__Stated exercise__: Beginning with the line where "Is it accurate" appears, repeat every remaining line of the entries exactly, the last line included.

Dataset rows:
——

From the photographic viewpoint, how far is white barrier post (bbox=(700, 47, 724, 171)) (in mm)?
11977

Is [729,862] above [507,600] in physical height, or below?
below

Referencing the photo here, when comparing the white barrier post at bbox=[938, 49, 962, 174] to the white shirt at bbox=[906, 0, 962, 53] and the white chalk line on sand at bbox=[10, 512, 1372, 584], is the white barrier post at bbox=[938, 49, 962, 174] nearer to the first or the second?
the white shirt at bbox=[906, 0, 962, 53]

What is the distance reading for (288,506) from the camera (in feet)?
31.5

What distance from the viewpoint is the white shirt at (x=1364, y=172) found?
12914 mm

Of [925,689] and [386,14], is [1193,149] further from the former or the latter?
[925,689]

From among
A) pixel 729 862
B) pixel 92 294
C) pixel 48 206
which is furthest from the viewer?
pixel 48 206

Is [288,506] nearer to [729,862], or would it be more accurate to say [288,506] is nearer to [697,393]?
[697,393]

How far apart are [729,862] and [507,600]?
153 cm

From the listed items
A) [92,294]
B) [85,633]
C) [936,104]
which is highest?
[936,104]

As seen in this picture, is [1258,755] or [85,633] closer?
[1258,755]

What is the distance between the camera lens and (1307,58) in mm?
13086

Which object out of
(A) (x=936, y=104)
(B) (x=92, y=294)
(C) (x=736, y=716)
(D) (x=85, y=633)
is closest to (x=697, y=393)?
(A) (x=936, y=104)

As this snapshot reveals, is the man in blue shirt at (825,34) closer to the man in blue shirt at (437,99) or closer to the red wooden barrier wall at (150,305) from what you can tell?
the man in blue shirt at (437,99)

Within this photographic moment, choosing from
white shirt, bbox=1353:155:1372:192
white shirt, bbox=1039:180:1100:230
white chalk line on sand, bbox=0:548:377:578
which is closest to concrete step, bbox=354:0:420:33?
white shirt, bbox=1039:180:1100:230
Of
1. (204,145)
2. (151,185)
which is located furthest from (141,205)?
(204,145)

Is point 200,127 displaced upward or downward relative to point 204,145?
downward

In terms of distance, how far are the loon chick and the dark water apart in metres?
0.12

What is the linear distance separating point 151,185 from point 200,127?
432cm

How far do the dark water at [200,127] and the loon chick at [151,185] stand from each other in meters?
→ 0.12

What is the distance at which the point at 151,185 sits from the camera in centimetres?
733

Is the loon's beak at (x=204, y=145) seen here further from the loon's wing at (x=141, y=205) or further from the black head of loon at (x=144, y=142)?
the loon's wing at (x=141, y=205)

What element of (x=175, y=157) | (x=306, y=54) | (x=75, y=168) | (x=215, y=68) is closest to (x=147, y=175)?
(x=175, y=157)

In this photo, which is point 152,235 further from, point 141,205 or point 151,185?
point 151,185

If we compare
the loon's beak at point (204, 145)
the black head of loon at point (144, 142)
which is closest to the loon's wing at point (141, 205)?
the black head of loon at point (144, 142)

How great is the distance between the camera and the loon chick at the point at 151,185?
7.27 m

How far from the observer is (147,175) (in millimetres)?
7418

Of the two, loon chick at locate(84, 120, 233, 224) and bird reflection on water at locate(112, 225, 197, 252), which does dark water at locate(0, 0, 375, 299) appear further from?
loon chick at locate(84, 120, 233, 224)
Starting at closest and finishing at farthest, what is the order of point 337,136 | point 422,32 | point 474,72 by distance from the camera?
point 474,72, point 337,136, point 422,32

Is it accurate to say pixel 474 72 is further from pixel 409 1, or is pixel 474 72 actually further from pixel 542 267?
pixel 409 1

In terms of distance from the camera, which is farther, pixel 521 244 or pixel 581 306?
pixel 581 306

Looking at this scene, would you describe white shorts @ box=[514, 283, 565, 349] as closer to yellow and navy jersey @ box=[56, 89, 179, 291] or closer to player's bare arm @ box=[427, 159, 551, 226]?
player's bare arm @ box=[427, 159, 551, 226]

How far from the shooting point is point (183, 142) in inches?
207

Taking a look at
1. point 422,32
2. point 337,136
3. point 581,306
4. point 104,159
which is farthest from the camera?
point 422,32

——

__Task solution__:
Is it accurate to say pixel 474 72 is further from pixel 409 1, or is pixel 474 72 actually further from pixel 542 267?
pixel 409 1

In terms of distance from the camera, which is farther, pixel 521 244 or pixel 581 306?
pixel 581 306

Looking at this scene, would you describe white shorts @ box=[514, 283, 565, 349] as closer to yellow and navy jersey @ box=[56, 89, 179, 291] or closer to player's bare arm @ box=[427, 159, 551, 226]?
player's bare arm @ box=[427, 159, 551, 226]

How far from the shooting point is point (183, 142) in inches?
207

Taking a look at
1. point 422,32
2. point 337,136
3. point 581,306
4. point 104,159
which is farthest from the camera?
point 422,32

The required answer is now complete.